Of course, there are a variety of elements to look at. What is the small business crowd interested in and what will make your event spectacular?
Begin by doing this: What is the most important to your small business audience? Of course, if you will have multiple speakers you will hire multiple small business speakers to fill there roles.
- Entertainment – Funny and Enjoyable Speaker?
- Celebrity – Do people know the small business speaker and wish to have similar success?
- Training – Do you want someone that will teach valuable information to small business owners?
- Motivational – Do you want a motivational small business speaker to inspire people to reach their goals?

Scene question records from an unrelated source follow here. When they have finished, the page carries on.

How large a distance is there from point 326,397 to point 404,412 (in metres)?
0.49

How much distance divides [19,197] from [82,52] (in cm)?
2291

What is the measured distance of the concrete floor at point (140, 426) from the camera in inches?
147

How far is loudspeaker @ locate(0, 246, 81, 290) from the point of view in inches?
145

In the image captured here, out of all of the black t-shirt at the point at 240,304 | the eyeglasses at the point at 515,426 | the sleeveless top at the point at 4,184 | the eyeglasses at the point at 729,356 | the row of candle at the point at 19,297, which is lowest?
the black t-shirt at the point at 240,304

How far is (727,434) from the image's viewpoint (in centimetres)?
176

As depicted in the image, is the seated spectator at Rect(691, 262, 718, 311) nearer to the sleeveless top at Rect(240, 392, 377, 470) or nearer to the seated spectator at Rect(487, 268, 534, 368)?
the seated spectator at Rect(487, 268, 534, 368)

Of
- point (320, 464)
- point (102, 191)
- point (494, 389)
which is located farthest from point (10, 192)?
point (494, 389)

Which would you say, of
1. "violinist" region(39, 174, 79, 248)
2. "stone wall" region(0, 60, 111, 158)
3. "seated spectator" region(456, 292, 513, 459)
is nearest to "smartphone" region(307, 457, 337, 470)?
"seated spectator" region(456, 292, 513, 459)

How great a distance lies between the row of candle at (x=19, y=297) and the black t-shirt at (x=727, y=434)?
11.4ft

While every speaker wants to bring elements of all of these to the speech, you can be sure they do focus on one or two more than the others. Could you imagine a big name celebrity doing a training speech? So your first assessment might be to ask a small business speaker, if they have to pick one, which of those four best describes them.

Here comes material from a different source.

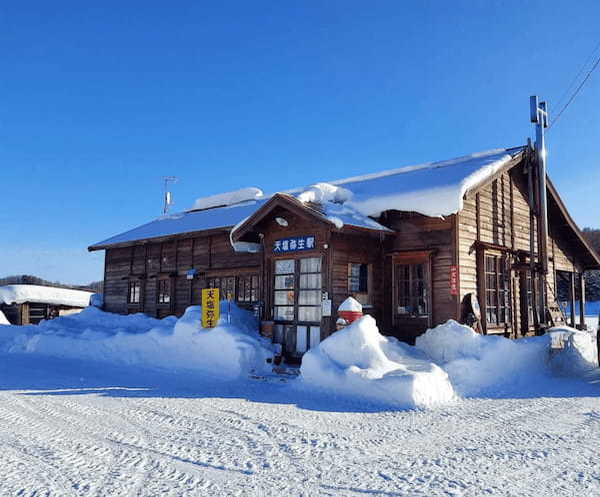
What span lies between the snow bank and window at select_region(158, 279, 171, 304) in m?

Personally, I would answer that I do training and motivational speaking, depending on the audience. While I am fun as well, I am also passionate about giving people the tools to go back to the office and make big time changes in their income stream.

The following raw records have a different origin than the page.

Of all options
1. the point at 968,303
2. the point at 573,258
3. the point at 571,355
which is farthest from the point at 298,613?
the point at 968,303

Next, you should write a list of Small Business Speaking Topics that you consider of interest to your audience. Then put these in order of interest, highest to lowest. You might even do a survey in advance to let your audience tell you what they will find most interesting.
Your list might look like this:
- Low Cost Marketing for Small Business
- Sales
- Branding
- Employee Management
- Health Care Costs
You then take your narrow list of up to 10 topics, and as you interview possible Small Business Speakers, you ask them to put them in the order of their expertise. They can simply mark off those topics they do not cover at all.
The reason you do this is that many speakers can adjust their presentation to fit many needs. For example, I speak on Business Blogging, Branding, Word of Mouth Marketing, Lead Generation and more. Fairly broad – but they are all inter-related. So if you are looking for a small business marketing speaker, I could fit the need in a variety of places, but you would want to know what is my strongest area.
Of course, you take these two sets on data and compare them to your need. Don’t pick the person you like the best of that you found by accident, let the numbers to the talking. Who best matches your goals.
Now before you hire the speaker, you do want to look at testimonials, experience, speaker cost, etc. There are still a lot of intangibles that must be considered – but if you go into the search with a clear idea of what you want, you are more likely to produce the event that you intended.